No creo que sepas que la escena de la
prostituta y la rata está sacada de “Las hijas de Hegel” de Osvaldo
Lamborghini, publicado el mismo año que Cecil
Taylor, pero que Aira ya conocía por haber leído el manuscrito. El relato
de Aira, púdicamente, se interrumpe en el momento de violencia, cuando los hinchas
del gato le dan una golpiza a la prostituta. O sea que el homenaje no es solo a
Cecil Taylor (Aira siempre desconfía de las metáforas y simbolismos), sino
también a Osvaldo Lamborghini, su amigo y maestro, otro “artista del hambre”.

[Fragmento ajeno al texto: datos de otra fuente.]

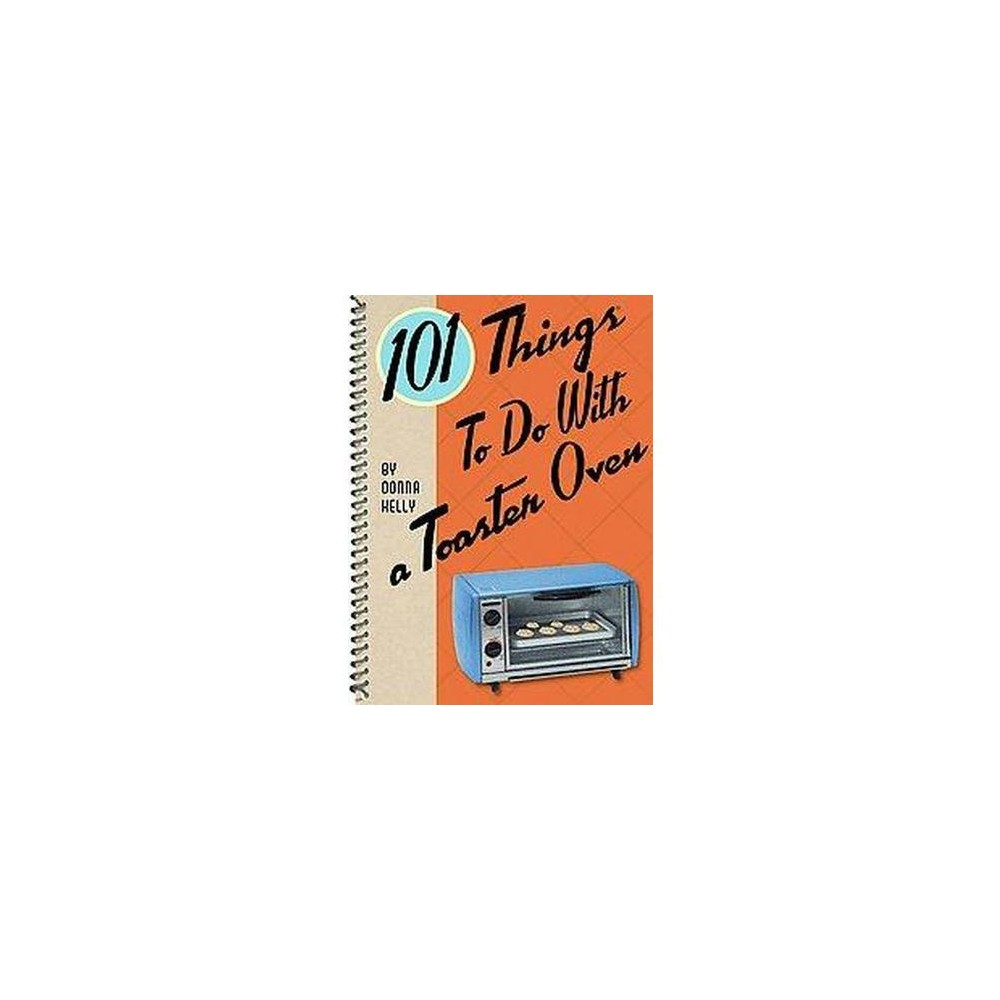 101 Things to Do With a Toaster Oven (Paperback) (Donna Kelly)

Por último (y dejo para otra ocasión, o más
bien para nunca, la diferencia entre adolescencia y niñez: Pizarnik es la
eterna niña, no la eterna adolescente; lo mismo vale para Aira), y a propósito
de Osvaldo Lamborghini: ese es el maestro que, como bien ha sido dicho, ni
siquiera era lo suficientemente mayor para ser una figura tutelar. A vos que te
gusta tanto el psicoanálisis, deberías repasar, o leer, Novela de los orígenes y orígenes de la novela de Marthe Robert.

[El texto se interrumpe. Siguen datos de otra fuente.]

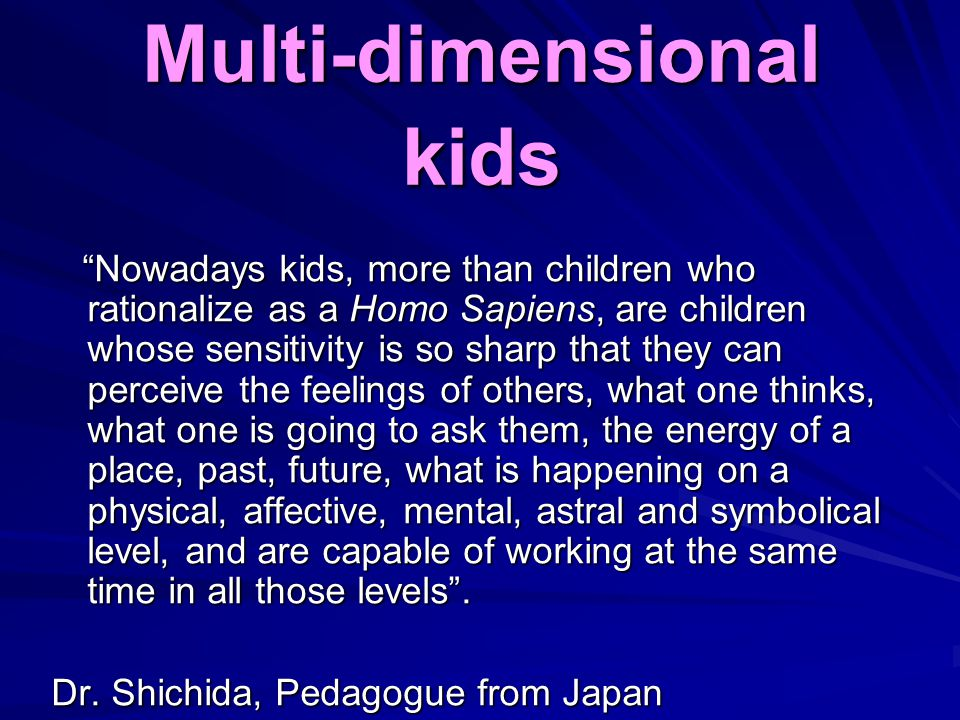 Multi-dimensional kids Nowadays kids, more than children who rationalize as a Homo Sapiens, are children whose sensitivity is so sharp that they can perceive the feelings of others, what one thinks, what one is going to ask them, the energy of a place, past, future, what is happening on a physical, affective, mental, astral and symbolical level, and are capable of working at the same time in all those levels .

Para la germanista francesa, el género novelesco es una puesta en ficción de la
novela familiar del neurótico (Freud habría acertado, sin quererlo, con el uso
metafórico de la palabra al nombrar la configuración psíquica). De ahí derivan
dos tipos de novelistas: el que procesa su novela familiar en la edad mental
edípica, con todo lo que ello conlleva de conflicto con el Padre y el estadio
simbólico, y el que lo hace en la edad mental pre-edípica, el “niño expósito”,
cuya imaginación es más arcaica y evasiva, y evoca el registro imaginario (Robert
no usa términos lacanianos). El primero es más grave y engendra la novela como
conflicto con su representación realista; el segundo es más juguetón, ya que,
situándose en un estadio previo a esa confrontación con la paternidad, fantasea
evadiéndose de toda realidad, en la pura imaginación. De ahí las dos grandes
líneas que traza Robert:
En el primer caso, estamos ante Balzac, Hugo,
Sue, Tolstoi, Dostoiewski, Proust, Faulkner, Dickens y todos aquellos que,
llamándose a sí mismos psicólogos, verídicos, realistas, naturalistas, retocan
su propia historia simulando el ritmo y el bullir de la vida, como si hubieran
sido iniciados en los secretos de la existencia por algún dios o demiurgo. En
el segundo, están Cervantes y el autor de libros de caballerías; están Tristán e Isolda o L’Autre Monde, de Cyrano de Bergerac; está Hoffmann, Jean-Paul,
Novalis, Kafka, Menville.
Yo veo en esta genial intuición de Robert una
clasificación en la que puede pensarse la famosa oposición de nuestra
literatura argentina moderna: Saer/Aira. El primero, es el bastardo edípico; el
segundo, el niño expósito. La fantasía de Aira es pre-edípica, previa a la
castración, puramente imaginaria y feliz en su adhesión al cuerpo materno,
arcaica y fabulosa, mágica y fantasiosa.